* [REQUIRED ACTIONS]:
1. Answer these from the Hacker News thread on DNS:
(a) What does the opening post ask to have explained?
(b) As of what month and year does the quoted passage say Spotify had not yet started implementing a replacement?
(c) According to the last comment, what do many DNS servers support?
2. Carry on the Hacker News thread about using DNS for configuration management, picking up after its final comment.

* [DOCUMENT]:
════════

Hacker News new | ask | show | jobs
by rkoz 4659 days ago
Care to explain how DNS alone can do distributed config management?
3 comments

Spotify store some configuration in configuration to good effect:

http://labs.spotify.com/tag/dns/

It's obviously no Zookeeper but it is proven and mature.

That's interesting use of dns indeed.

They also mention the DNS for service discovery approach starts to reach it's limits and Spotify is considering Zookeeper (quote):

   We have not yet (as of January 2013) started implementing a replacement. We are 
   looking into using Zookeeper as an authoritative source for a static and dynamic 
   service registry, likely with a DNS facade.
I find their reasons curious. Why in the world are they using zone files? There are tons of DNS servers that support database backends, and writing tools to interact with them is easy.

════════

(Rows of spatial question data)
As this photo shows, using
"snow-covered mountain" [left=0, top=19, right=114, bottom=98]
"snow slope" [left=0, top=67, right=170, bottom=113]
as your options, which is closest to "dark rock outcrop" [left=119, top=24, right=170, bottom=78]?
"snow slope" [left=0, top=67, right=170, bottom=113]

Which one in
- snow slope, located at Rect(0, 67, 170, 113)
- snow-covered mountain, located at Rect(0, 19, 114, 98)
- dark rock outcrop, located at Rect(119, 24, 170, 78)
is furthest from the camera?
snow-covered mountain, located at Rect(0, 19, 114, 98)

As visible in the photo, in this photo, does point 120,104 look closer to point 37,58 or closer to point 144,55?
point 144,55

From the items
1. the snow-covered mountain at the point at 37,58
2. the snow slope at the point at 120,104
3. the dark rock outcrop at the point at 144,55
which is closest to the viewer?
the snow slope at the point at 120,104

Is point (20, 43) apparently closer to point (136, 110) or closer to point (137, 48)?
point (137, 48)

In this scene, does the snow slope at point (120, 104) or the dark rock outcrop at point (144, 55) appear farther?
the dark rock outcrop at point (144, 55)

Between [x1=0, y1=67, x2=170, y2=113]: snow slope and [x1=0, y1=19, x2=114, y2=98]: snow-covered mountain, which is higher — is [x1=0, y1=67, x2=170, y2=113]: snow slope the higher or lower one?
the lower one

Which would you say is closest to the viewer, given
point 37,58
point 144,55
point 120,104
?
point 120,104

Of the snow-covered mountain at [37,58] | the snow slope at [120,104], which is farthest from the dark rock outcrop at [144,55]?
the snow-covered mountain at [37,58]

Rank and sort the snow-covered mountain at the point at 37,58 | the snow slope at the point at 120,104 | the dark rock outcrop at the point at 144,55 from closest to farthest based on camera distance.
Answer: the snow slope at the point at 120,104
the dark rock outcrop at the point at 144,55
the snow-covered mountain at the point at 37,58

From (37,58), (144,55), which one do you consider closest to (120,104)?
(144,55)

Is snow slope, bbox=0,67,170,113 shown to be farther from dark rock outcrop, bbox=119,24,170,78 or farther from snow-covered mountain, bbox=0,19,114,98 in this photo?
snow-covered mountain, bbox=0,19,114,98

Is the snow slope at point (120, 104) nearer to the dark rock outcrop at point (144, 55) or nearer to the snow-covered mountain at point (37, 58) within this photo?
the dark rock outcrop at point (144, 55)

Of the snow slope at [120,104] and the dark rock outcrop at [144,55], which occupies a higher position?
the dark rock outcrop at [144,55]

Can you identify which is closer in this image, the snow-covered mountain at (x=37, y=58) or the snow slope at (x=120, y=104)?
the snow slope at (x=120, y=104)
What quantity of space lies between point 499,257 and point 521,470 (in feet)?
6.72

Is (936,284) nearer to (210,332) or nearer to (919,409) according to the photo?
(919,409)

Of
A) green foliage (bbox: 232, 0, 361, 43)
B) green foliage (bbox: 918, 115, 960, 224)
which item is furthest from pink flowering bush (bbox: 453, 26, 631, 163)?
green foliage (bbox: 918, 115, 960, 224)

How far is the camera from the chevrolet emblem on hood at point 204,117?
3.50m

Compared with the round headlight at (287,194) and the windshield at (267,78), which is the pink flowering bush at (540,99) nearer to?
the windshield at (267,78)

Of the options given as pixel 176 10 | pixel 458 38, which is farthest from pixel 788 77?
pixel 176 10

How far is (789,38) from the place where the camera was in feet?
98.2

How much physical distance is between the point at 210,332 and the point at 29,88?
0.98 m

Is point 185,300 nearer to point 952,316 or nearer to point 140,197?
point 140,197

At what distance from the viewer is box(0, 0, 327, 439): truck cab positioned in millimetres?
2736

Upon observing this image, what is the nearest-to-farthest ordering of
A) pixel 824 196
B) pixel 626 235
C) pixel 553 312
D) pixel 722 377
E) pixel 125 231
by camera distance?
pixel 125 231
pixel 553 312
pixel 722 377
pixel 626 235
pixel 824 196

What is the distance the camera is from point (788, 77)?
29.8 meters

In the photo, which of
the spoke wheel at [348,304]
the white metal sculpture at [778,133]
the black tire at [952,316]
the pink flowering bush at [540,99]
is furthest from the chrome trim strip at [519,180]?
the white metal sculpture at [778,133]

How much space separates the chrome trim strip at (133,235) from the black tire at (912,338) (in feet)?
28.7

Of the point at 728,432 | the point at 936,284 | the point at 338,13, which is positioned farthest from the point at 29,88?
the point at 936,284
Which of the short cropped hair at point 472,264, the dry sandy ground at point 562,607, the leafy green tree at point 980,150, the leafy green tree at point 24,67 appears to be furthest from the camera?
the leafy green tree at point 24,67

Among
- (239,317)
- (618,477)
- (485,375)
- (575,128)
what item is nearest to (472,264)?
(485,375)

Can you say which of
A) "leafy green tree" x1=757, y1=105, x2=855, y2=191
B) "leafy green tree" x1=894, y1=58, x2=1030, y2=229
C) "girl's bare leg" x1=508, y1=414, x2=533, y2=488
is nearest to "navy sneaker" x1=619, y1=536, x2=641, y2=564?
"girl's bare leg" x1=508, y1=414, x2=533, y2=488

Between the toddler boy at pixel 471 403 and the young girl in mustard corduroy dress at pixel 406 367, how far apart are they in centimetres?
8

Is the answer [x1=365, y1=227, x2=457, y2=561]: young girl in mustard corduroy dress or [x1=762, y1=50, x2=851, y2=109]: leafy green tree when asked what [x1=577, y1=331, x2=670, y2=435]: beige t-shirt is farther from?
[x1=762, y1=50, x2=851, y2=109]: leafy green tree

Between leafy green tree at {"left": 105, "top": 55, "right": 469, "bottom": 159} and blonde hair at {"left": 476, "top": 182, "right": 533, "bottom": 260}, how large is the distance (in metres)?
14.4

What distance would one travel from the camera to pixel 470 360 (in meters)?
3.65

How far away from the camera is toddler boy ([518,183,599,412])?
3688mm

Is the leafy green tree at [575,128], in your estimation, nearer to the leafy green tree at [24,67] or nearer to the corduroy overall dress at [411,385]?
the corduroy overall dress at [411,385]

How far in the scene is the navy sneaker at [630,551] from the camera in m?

════════

* [ANSWERS PROVIDED]:
1.
(a) How DNS alone can do distributed config management.
(b) January 2013.
(c) Database backends.

2.
For that matter, writing an authoritative only DNS backend is easy (been there, done that - took about one week from starting to read the RFC's until having a production ready backend; it takes little time because most/all of the hard work is in the recursive resolvers, and the DNS protocol is actively very well described in the RFCs)

And claiming DNS provides a static view of the world is a bit funny - DNS provides TTL values for everything. If you want a dynamic view, you specify low TTLs, and make sure your clients honour them, and couple that with fast replication of the zone data. There's plenty of options for that, from the duct tape (my DNS server could update however many records you could write to disk on your hardware per second - via a small script that used Qmail as a queueing messaging server...) to well polished products.

Couple that with NOTIFY and IXFR, the protocol provides every mechanism necessary for keeping zone data replicated and up to date. Many modern DNS servers also let you instead simply rely on database replication (e.g. you can have the DNS server serve data out of Postgres for example, and use Postgres replication to keep the zones up to date over multiple servers), or leave it to you to do updates.

The appeal with DNS here is the long track record and existence of servers that have been battered to death in far more hostile environments than most internal service discovery systems ever will need to deal with.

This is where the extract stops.